Random people who run the swapmeet indoor league


----------



## dad4 (Aug 21, 2020)

This is why we need to get rules in place like Colorado, Arizona, and Texas.

Masks to and from field, parents distanced or in cars, lists kept for contact tracing, and so on.

Makes a lot more sense than making rules no one likes and we cant enforce, then watching us all take larger risks as we work around them.


----------



## Ellejustus (Aug 21, 2020)

Futbol2dmaxxx said:


> Teams will pay ref before game $45 , Ford & drinks will be sold by the swapmeet vendors. Depends how Many team actually do participate,they will most likely make that much. It’s “private tournament”  cal south has no jurisdiction  from what the person advertising told posted. That they will be making everyone sign a waiver for covid. *To host a tournament they are crazy* I understand a scrimmage but a 3 days tournament wow. Hope everyone end up being safe at the end. Been there couple times to play pick up with adult. People don’t follow jack with social distancing. Parents next to each other no mask . It’s ridiculous.

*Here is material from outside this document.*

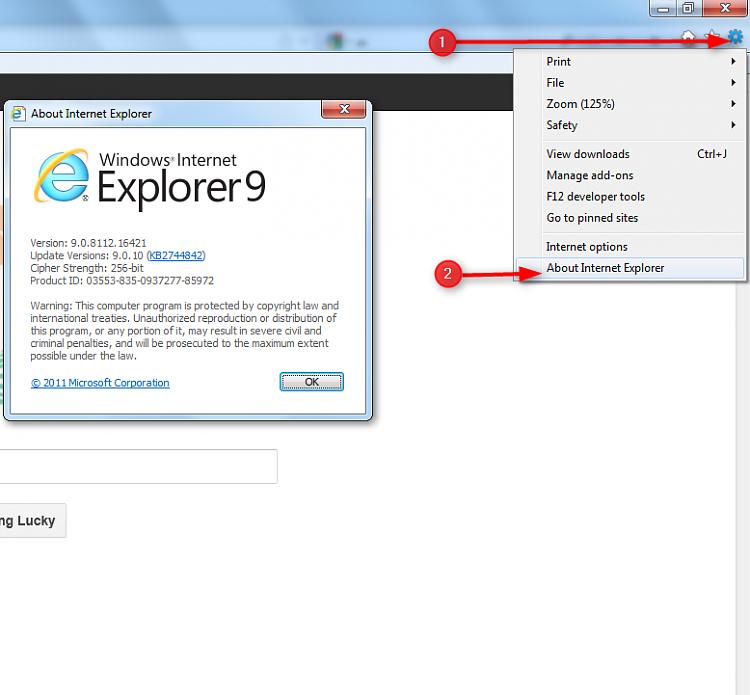 Reinstalling A Preloaded Windows 7 On Laptop-ie-version.png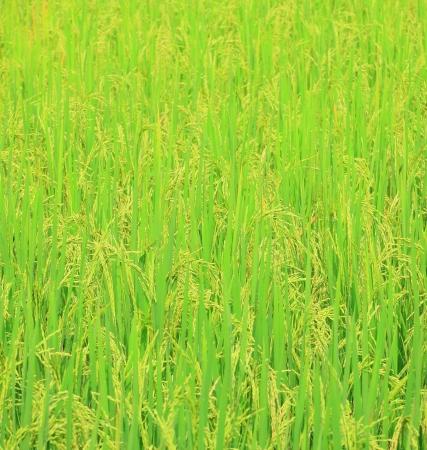 Rice field with rice panicle photo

Futbol 2 da maxx and your complaining?  Let it go and let the goats have fun.  What club do you work for?  My gosh bro, seriously, let it go......


----------



## Copa9 (Aug 21, 2020)

Futbol2dmaxxx said:


> Random people who run the swapmeet indoor league


A tournament for little ones, 7-11 years old. So interesting.


----------



## Ellejustus (Aug 21, 2020)

Mrs Smart Ass just found out she's pregnant.  She asked me to ask all of you what the name of the next member of the Ass family should be.


----------



## SoccerFan6 (Aug 21, 2020)

There was a lot of debate over the all-stars girls camp and now there is debate about this.  Does it technically abide by all the rules?  Probably not.

But I hope we can all agree on this: so much has been taken away from these kids over the last few months.  If they can have a fun weekend playing the game they love then I'm happy for each and every girl who gets that chance.  Thank you to @Luis Andres and @Hodari for giving them the opportunity with having to go to AZ or UT.


----------



## Ellejustus (Aug 21, 2020)

Here are a few healthy rules adults dont follow.  Our kids are not stupid and they see all the hypocrisy with the adults.  Especially, unhealthy eating and drinking.  We are a very unhealthy country and so many people are dying from so many diseases.  We all know WHO is dying from this virus.    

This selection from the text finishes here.